-- Start Extracted information --

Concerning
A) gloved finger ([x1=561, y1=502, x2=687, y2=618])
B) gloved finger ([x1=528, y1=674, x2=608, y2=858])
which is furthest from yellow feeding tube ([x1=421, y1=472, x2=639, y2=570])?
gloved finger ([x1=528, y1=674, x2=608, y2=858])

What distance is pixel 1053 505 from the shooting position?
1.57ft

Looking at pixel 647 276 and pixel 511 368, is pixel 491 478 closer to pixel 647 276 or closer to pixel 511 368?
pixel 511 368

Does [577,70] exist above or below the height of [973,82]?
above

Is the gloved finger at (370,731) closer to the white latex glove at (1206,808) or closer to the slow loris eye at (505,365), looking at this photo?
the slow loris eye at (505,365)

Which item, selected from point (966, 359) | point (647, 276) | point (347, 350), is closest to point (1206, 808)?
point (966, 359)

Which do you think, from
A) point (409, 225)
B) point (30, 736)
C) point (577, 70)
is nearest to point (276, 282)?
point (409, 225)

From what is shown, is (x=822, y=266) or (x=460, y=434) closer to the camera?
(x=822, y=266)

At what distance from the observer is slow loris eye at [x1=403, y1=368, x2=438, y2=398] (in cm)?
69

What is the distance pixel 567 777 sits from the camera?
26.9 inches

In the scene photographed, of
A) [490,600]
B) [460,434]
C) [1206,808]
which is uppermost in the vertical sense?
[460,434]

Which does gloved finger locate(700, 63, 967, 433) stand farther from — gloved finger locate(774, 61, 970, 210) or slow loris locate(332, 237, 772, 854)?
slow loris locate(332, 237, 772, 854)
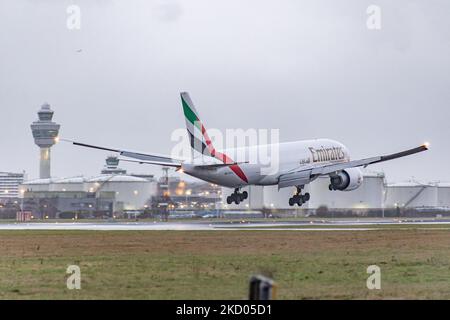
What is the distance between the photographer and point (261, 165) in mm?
93625

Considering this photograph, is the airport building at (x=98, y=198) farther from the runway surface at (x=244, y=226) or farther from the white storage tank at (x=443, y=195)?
the runway surface at (x=244, y=226)

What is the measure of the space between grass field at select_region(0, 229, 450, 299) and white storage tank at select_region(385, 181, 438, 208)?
4327 inches

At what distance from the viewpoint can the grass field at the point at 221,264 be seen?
3148 cm

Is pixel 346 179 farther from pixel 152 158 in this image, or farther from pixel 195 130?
pixel 152 158

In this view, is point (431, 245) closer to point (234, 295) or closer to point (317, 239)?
point (317, 239)

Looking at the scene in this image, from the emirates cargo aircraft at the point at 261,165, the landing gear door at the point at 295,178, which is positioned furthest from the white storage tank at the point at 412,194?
the landing gear door at the point at 295,178

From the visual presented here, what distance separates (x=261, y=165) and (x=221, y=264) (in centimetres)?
5257

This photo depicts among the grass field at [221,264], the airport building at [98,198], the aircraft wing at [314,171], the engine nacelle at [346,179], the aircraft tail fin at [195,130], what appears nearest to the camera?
the grass field at [221,264]

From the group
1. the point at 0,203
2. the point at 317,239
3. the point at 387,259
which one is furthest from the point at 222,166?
the point at 0,203

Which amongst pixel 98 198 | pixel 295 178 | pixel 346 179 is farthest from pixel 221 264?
pixel 98 198

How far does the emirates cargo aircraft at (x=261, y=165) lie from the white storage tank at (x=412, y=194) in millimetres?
74152

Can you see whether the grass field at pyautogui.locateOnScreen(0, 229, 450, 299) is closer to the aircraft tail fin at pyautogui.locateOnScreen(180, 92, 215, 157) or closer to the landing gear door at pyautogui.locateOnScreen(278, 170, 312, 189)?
the aircraft tail fin at pyautogui.locateOnScreen(180, 92, 215, 157)

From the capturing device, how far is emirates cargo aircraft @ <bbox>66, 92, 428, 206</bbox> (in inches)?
3487
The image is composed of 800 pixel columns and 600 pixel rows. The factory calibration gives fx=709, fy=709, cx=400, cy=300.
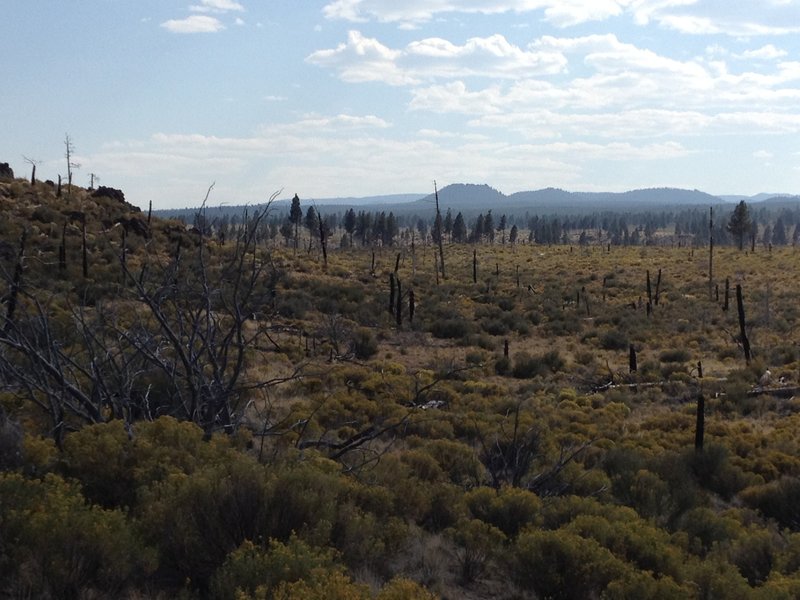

-- End Extracted information --

# Task prompt:
How many lines in the items above contain the word "landing"? Reply with the number alone.

# Solution to the exercise:
3